The underlying technology of IPFS
<tl;dr> In this article we’ll discuss the Interplanetary File System (IPFS) alongside all of its functionalities and components. As we dive deeper into the subject, we are going to shift focus to DHT (distributed hash table) and Git’s MerkleDAG implementations in IPFS. Feel free to jump on the part you are most interested in.
It is crucial to understand the importance of these concepts due to the fact that almost all technological solutions in the P2P systems nowadays are relying on these technologies.
Firstly, let’s take a look at some of the “problems” with the Web 2.0 today:
- Location-based addressing
It might not seem like a problem, after all, that’s how the web works. Having to access your data on a server from the other part of the world might bring some time complexity to the table.
- Centralization & single point of failure
This is a well-known problem where if a centralized server goes down, there is no way to access any of the data you might need.
The whole point of the internet is to share data, but while we have potent entities restricting our access to information, we will not have the data liberation that we seek.

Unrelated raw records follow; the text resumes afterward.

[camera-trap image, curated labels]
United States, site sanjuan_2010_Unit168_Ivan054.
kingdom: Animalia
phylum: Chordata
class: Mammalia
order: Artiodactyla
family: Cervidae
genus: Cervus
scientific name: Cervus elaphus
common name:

Lots of links are broken, out of 1.8 billion websites in the World, only 200 million is live.
What is IPFS?
IPFS stands for an Interplanetary file system and it aims to change the way we distribute and work with data today. The InterPlanetary File System is a peer-to-peer distributed file system that seeks to connect all computing devices with the same system of files. It is combining well-tested internet technologies such as DHT (distributed hash tables), Git’s MerkleDAG and BitTorrent’s bit swap protocol. It uses content addressing block storage and data structure in the form of MerkleDAG upon which one can build versioned file system, blockchains, etc..
IPFS has five layers:
- naming — a self-certifying PKI namespace (IPNS)
- MerkleDAG — data structure format (thin waist)
- exchange — block transport and replication
- routing — locating peers and objects
- network — establishing connections between peers
The network provides point-to-point transports (reliable and unreliable) between any two IPFS nodes in the network.
- NAT traversal — hole punching, port mapping, and relay
- supports multiple transports — TCP, SCTP, UDP, …
- supports encryption, signing, or clear communications
- multi-multiplexes -multiplexes connections, streams, protocols, peers
Routing — DHT
Before we jump into routing in IPFS let’s take a look at the different ways of finding an object. There are two basic ways, searching and addressing. Searching is how google works; it finds an object by searching with keywords that match object description, i.e., comparing the actual object to know if they are the same. This makes it hard to be efficient.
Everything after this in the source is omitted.